## Written problem
Reproduce the rows below word for word, starting at the line that contains "Looking at the scene, does" and ending with the last line of the rows.

## Items

◇ ◇ ◇ ◇ ◇ ◇ ◇

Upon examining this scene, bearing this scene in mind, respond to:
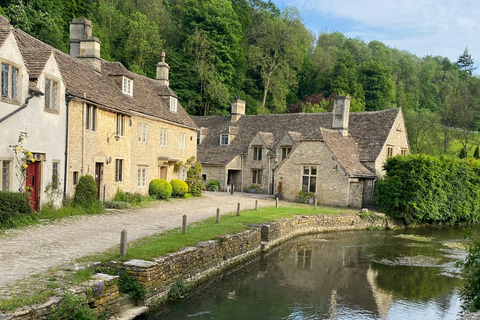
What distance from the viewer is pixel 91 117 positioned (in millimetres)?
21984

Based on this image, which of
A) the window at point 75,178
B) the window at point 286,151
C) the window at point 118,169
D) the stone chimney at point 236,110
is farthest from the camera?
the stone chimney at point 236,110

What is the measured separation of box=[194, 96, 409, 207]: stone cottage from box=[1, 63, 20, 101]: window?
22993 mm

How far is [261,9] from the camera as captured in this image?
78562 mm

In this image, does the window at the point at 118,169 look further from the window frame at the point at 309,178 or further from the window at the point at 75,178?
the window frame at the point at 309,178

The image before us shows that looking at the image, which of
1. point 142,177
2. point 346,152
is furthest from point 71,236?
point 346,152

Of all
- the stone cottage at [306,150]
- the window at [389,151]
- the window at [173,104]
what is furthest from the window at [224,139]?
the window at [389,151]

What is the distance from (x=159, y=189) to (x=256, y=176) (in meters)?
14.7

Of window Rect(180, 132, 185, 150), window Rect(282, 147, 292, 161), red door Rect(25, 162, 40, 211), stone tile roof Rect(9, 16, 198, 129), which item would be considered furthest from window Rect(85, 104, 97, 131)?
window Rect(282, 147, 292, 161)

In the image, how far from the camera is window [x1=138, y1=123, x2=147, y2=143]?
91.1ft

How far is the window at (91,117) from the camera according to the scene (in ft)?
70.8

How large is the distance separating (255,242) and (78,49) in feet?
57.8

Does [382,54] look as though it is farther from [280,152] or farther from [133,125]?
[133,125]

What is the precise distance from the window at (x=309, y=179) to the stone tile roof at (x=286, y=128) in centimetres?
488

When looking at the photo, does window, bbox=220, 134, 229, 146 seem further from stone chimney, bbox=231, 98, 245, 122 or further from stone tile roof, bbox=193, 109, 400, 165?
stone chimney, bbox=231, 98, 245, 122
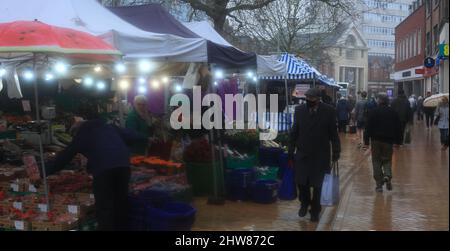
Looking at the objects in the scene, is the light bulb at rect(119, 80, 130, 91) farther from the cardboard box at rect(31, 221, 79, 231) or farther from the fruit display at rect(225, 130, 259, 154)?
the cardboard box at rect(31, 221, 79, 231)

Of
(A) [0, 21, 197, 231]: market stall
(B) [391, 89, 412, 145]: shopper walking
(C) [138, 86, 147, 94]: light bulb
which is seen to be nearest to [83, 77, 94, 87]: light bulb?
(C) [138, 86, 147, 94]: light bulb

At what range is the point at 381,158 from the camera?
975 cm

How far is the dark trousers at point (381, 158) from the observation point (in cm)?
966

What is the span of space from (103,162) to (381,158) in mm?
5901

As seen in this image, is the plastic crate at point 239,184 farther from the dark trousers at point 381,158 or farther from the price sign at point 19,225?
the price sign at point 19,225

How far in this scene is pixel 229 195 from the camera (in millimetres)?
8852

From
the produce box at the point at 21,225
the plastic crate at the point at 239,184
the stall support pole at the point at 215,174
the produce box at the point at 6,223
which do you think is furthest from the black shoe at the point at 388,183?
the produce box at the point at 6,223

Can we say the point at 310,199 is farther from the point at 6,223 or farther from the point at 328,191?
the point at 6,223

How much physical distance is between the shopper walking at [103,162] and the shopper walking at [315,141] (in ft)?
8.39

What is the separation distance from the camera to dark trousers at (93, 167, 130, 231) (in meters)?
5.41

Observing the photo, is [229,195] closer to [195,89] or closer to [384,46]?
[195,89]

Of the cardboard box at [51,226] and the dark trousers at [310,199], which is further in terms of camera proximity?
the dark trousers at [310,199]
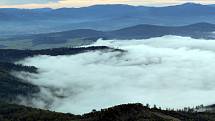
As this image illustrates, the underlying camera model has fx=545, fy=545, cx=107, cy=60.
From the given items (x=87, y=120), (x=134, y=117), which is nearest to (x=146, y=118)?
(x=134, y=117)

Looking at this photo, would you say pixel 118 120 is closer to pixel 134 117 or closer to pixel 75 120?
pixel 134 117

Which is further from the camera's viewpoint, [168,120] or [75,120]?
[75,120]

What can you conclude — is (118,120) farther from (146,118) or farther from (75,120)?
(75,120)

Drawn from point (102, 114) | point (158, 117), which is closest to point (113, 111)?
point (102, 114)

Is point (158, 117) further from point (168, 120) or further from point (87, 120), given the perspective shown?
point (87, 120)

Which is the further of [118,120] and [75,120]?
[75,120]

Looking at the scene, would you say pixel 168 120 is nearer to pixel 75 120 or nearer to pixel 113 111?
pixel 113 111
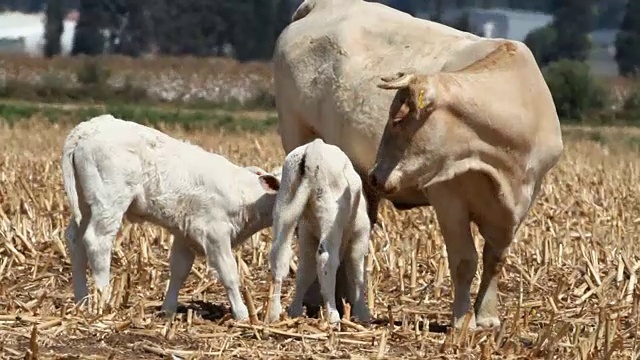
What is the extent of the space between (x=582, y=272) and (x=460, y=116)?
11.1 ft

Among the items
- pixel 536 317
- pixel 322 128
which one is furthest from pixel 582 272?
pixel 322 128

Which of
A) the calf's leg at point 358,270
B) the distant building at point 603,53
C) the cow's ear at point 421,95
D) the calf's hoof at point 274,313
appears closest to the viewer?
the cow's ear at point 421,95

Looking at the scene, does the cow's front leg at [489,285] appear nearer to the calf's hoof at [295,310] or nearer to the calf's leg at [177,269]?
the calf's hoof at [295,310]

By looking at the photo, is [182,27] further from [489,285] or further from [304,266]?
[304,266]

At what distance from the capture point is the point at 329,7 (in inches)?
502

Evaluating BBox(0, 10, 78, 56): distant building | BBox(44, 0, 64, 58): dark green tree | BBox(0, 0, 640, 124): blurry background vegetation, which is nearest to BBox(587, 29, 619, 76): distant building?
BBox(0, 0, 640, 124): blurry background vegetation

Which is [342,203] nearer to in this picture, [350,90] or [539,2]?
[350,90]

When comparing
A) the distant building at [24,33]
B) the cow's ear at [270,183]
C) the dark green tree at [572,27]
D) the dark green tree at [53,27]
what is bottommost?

◇ ◇ ◇ ◇ ◇ ◇ ◇

## Worked solution
Looking at the scene, does the cow's front leg at [489,285] appear nearer to the calf's hoof at [295,310] or nearer to the calf's leg at [177,269]?
the calf's hoof at [295,310]

By looking at the photo, is [182,27] further from [489,285] or further from [304,266]?
[304,266]

At what distance from the capture point is the point at 329,7 (in inches)?
502

Evaluating BBox(0, 10, 78, 56): distant building | BBox(44, 0, 64, 58): dark green tree | BBox(0, 0, 640, 124): blurry background vegetation, which is nearest to BBox(587, 29, 619, 76): distant building?
BBox(0, 0, 640, 124): blurry background vegetation

Which is [342,203] nearer to in this picture, [350,90] or [539,2]?
[350,90]

When comparing
A) the distant building at [24,33]
B) the cow's ear at [270,183]
C) the dark green tree at [572,27]
D) the dark green tree at [53,27]
what is bottommost?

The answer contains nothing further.